Amendments 13 and 14 appear to replicate existing duties that are already in planning legislation. Amendment 13 would require a flood risk assessment to be prepared where a development could increase the risk of properties being flooded. Amendment 14 would require planning authorities to have regard to that flood risk assessment when determining the application for planning permission.
Where flood risk is an issue, planning authorities already have a statutory duty to consult SEPA on planning applications. In commenting on an application, SEPA may advise that an assessment of flood risk should be prepared, and the planning authority has the power to require applicants to submit such an assessment.
In determining whether a flood risk assessment is necessary, SEPA will consult its flood risk experts, and both SEPA and the planning authority will consult SEPA's indicative flood maps. The authority must also consider SEPA's comments in response to an assessment before determining the application. That requirement arises from regulation 25 of the Town and Country Planning (Development Management Procedure) (Scotland) Regulations 2008, which prevents a planning authority from determining a planning application until it has given consultees such as SEPA time to respond.

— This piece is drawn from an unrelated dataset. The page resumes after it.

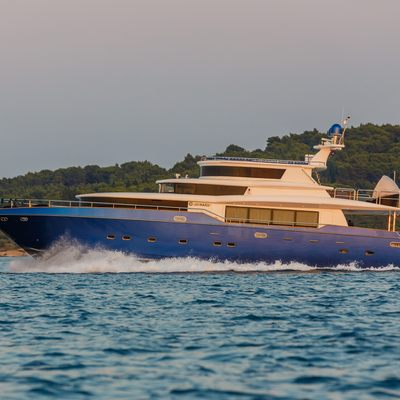 Johnson Baby Yacht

Further, if a planning authority proposes, contrary to SEPA's advice, to grant permission, the case must be notified to Scottish ministers, who may decide to call in the application. That approach allows the planning authority and SEPA to exercise judgment on the risk posed by the proposal, before requiring the applicant to pay for an expensive consultant's study. The need for a flood risk assessment is therefore something that planning authorities, with advice from SEPA, are best placed to decide. On that basis, I ask Karen Gillon to withdraw amendment 13 and not to move amendment 14.